Asked whether investigators might discover more clues that were already in their possession hinting at suicide hijackings, Mueller said: "There may be others out there."

He also expressed regret about FBI headquarters mishandling a memorandum from its Phoenix office expressing concern about a large number of Arabs seeking pilot, security and airport operations training at one U.S. flight school.

Mueller said Wednesday that mid-level FBI managers should have immediately given the Phoenix memo to top FBI officials, the CIA and FBI agents in local offices who might have recognized the significance of the information.

"There were a number of things that organizationally should have happened," Mueller said. He has asked the Justice Department's inspector general to investigate whether any FBI employees should be punished.

Mueller previously had said that the Phoenix memo was not detailed enough, by itself, to suggest the hijacking plot.

He also disclosed Wednesday that he did not learn about the memo until after Sept. 14, when he had told reporters: "The fact that there were a number of individuals that happened to have received training at flight schools is news, quite obviously. If we had understood that to be the case, we would have -- perhaps one could have averted this."

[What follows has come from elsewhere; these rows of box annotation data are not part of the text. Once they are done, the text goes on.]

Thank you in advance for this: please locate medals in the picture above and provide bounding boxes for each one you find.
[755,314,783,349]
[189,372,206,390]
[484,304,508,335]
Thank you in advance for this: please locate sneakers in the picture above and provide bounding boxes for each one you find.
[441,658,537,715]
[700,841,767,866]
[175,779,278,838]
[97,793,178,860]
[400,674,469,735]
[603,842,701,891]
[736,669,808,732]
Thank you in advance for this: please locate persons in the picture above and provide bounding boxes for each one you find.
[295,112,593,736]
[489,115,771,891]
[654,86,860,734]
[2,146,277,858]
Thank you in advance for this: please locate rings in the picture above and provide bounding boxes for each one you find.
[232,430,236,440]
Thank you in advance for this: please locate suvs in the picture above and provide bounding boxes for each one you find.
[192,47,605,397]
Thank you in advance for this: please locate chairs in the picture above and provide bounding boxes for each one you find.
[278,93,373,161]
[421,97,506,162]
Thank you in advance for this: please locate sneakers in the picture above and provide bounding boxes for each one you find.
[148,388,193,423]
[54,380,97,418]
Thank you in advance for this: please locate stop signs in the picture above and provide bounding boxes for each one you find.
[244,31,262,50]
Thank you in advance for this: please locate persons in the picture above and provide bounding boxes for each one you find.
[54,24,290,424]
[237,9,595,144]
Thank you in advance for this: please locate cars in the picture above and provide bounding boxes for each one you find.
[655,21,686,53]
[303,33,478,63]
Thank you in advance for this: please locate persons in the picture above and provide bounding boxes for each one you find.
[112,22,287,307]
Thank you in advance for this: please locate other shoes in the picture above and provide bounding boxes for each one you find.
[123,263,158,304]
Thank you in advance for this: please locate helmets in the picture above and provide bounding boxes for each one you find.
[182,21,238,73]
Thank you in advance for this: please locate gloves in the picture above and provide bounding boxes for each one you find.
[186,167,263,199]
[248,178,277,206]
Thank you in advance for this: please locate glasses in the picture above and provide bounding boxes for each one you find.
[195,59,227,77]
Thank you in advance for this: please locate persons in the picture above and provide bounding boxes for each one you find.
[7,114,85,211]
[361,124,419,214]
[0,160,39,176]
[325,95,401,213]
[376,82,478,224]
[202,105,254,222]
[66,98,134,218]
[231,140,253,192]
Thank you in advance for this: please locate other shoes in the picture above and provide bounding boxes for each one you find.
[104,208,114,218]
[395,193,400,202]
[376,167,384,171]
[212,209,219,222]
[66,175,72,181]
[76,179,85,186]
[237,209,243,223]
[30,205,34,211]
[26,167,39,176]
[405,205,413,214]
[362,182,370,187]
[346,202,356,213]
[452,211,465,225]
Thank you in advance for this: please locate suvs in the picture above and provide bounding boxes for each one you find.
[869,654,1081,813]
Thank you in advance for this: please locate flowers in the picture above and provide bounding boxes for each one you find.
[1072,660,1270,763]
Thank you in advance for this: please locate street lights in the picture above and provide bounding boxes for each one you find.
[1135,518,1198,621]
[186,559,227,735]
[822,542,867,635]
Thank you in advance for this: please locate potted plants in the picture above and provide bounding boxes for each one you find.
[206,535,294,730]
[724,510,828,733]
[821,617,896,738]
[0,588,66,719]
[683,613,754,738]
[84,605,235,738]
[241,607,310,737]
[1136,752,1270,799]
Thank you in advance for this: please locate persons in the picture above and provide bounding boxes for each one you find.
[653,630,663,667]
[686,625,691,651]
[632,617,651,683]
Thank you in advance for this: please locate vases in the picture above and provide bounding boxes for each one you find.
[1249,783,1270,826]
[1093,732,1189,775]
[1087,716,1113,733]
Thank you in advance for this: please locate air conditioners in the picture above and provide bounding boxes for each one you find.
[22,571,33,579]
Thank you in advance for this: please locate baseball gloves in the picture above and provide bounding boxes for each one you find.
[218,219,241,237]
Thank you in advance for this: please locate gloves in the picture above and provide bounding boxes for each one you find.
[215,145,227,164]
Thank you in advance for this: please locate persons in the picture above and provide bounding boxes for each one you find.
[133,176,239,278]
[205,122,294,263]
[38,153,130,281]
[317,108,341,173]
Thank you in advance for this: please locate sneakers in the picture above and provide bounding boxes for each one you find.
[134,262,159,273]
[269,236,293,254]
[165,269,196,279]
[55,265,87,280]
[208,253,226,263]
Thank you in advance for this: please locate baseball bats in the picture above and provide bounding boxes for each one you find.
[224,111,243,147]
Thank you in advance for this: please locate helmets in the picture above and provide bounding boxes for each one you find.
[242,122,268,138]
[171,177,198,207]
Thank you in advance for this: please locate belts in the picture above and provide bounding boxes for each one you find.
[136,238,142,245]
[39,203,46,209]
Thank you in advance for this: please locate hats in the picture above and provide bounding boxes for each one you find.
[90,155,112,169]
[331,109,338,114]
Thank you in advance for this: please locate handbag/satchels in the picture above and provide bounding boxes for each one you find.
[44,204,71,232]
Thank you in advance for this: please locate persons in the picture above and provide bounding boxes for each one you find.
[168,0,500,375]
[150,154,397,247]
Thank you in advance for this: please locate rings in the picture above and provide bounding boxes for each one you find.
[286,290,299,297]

"I was wrong, and I found out I was wrong afterward," Mueller said Wednesday.

Mueller praised Coleen Rowley, an FBI lawyer in Minnesota who wrote a letter harshly critical of the FBI's handling of its investigation of accused terrorist Zacarias Moussaoui. He described Minnesota agents as being "tremendously aggressive" in arranging for Moussaoui's arrest in August 2001, adding: "We should have been more aggressive here in supporting them."

Mueller did not say whether he believed there was sufficient evidence to search Moussaoui's computer and home -- a central question in FBI's handling of that investigation in the weeks before Sept. 11.

Mueller said Rowley's job was "absolutely not" at risk, and said he wrote a personal letter to her over the weekend. "Look, it's hard to take criticism," Mueller added. "The fact of the matter is, I welcome her criticism."

"It became clearer than ever that we had to fundamentally change," he said.